Energia, “Lega protagonista con obiettivi chiari. Il Superbonus? Non ha funzionato”

Avrebbe dovuto sbloccare un settore in ginocchio da diversi anni ormai. Peccato che non ha funzionato. Stiamo parlando del Superbonus, che avrebbe dovuto potenziare gli strumenti per gli interventi di riqualificazione energetica e per la messa in sicurezza dal punto di vista del rischio sismico. Con un obiettivo ambizioso e condivisibile: rilanciare il settore edilizio. Così, effettivamente, non è stato. Il perché? Lo ha spiegato il senatore Paolo Arrigoni, capo dipartimento Energia, nel corso di una diretta Facebook dell’Accademia Federale Lega. “Chi stava facendo dei lavori tra aprile e maggio, a fronte di questo strumento annunciato dal Governo, giustamente ha deciso di fermarsi. Il problema è che dietro a questo strumenti ci sono talmente tante norme difficilmente interpretabili da aver determinato un blocco totale. Ci sono imprese, banche, professionisti che vorrebbero partire e attuarlo ma non ci sono le garanzie. Tutto è fermo. Per non parlare del fatto che la decantata proroga non è stata registrata. Ecco, noi come Lega ci batteremo per prorogarla al 2024, per semplificarla ed estendere la platea dei beneficiari. Tra questi, noi vorremmo includere, ad esempio, il settore economico piegato da questa crisi, come il mondo alberghiero, o le scuole paritarie che non possono beneficiare dei canali classici per adeguare i loro edifici

Sul fronte dell’energia, il senatore Arrigoni ha precisato come gli obiettivi della Lega siano chiari. “Primo, ci batteremo per ridurre il costo delle bollette elettriche e del gas. Vi do qualche dato. Le nostre famiglie e piccole imprese pagano il 15% in più rispetto al resto d’Europa. Il nostro Paese, pensate, dipende energicamente parlando per il 76% dall’estero (la media europa si attesta su una percentuale del 54%). Ma, dato ancora più allarmante, importiamo il 97% del gas naturale che consumiamo. E questo è un problema, evidentemente, di geopolitica. Un altro obiettivo, per noi, è garantire la sicurezza del sistema energetico e diversificare gli approvvigionamenti di energia. Voglio ricordare che la Lega al governo è stata determinante per velocizzare l’avvio del TAP (è operativo da pochi giorni). Tengo a precisare una cosa. Stiamo molto attenti quando Movimento 5 Stelle e Pd dicono che bisogna produrre per il 100% energia rinnovabile. Una cosa del genere è impensabile”. 

Altro tema di discussione, nel corso della diretta, l’idroelettrico. “Su questo, la Lega è stata protagonista, perché ha sbloccato investimenti che non venivano fatti da anni. Questo grazie ad una legge che ha regionalizzato il settore, chiamando le Regioni a legiferare”. 

Scettico, il senatore, quando si parla di un mega bonus sulla mobilità elettrica. “Vi ricordo che la produzione è quasi esclusivamente della Cina. In più c’è il problema delle batterie. Litio e cobalto, indispensabili, non sono nella disponibilità del nostro Paese”. 
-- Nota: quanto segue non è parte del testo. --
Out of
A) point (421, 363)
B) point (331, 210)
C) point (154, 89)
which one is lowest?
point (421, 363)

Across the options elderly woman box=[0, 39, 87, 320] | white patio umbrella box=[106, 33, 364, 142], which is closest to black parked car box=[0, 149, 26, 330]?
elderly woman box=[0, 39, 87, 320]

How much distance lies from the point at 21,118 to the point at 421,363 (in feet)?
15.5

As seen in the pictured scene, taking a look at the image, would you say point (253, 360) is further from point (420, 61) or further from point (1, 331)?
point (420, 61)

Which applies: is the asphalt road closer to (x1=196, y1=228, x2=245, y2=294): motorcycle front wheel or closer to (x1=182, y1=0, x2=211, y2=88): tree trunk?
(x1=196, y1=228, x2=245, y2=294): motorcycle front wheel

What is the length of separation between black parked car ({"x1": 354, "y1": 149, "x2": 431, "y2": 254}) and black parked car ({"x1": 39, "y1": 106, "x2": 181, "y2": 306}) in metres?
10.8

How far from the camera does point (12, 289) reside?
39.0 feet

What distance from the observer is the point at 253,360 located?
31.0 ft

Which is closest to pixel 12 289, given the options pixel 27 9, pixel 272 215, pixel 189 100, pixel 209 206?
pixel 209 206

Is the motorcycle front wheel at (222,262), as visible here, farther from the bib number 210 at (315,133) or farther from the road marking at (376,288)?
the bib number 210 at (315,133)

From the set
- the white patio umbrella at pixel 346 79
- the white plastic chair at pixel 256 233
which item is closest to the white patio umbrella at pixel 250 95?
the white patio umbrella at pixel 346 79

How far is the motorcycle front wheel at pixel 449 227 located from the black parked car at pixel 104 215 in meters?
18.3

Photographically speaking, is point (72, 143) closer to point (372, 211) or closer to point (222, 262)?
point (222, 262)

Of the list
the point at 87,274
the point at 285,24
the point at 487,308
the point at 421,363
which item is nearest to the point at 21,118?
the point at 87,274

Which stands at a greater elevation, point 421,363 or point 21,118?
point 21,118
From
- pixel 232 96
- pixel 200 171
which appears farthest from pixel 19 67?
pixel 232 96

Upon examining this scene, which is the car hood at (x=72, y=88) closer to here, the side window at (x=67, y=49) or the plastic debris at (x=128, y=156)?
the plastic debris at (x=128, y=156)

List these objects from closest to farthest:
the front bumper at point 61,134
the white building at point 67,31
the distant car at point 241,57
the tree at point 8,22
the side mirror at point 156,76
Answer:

A margine della diretta, l’appello del senatore Arrigoni a famiglie e imprese per valutare attentamente le proposte telefoniche sulla fornitura di energia a miglior prezzo. “Negli ultimi anni c’è stato un passaggio di molte famiglie dal regime tutelato al mercato libero. Era stato chiesto che venisse compilato un elenco dei fornitori. Non è stato fatto. E oggi ci troviamo di fronte a molte campagne di marketing aggressive. Per non parlare del fatto che questo risparmi non ci sono. Da uno studio presentato di recente è emerso che coloro i quali hanno effettuato il passaggio al libero mercato hanno pagato l’energia elettrica per il 26% in più rispetto al mercato tutelato. Voglio dire a tutti voi, fate attenzione alle chiamate che ricevete. Il mio consiglio è di andare su www.ilportaleofferte.it per poter fare un vero confronto”.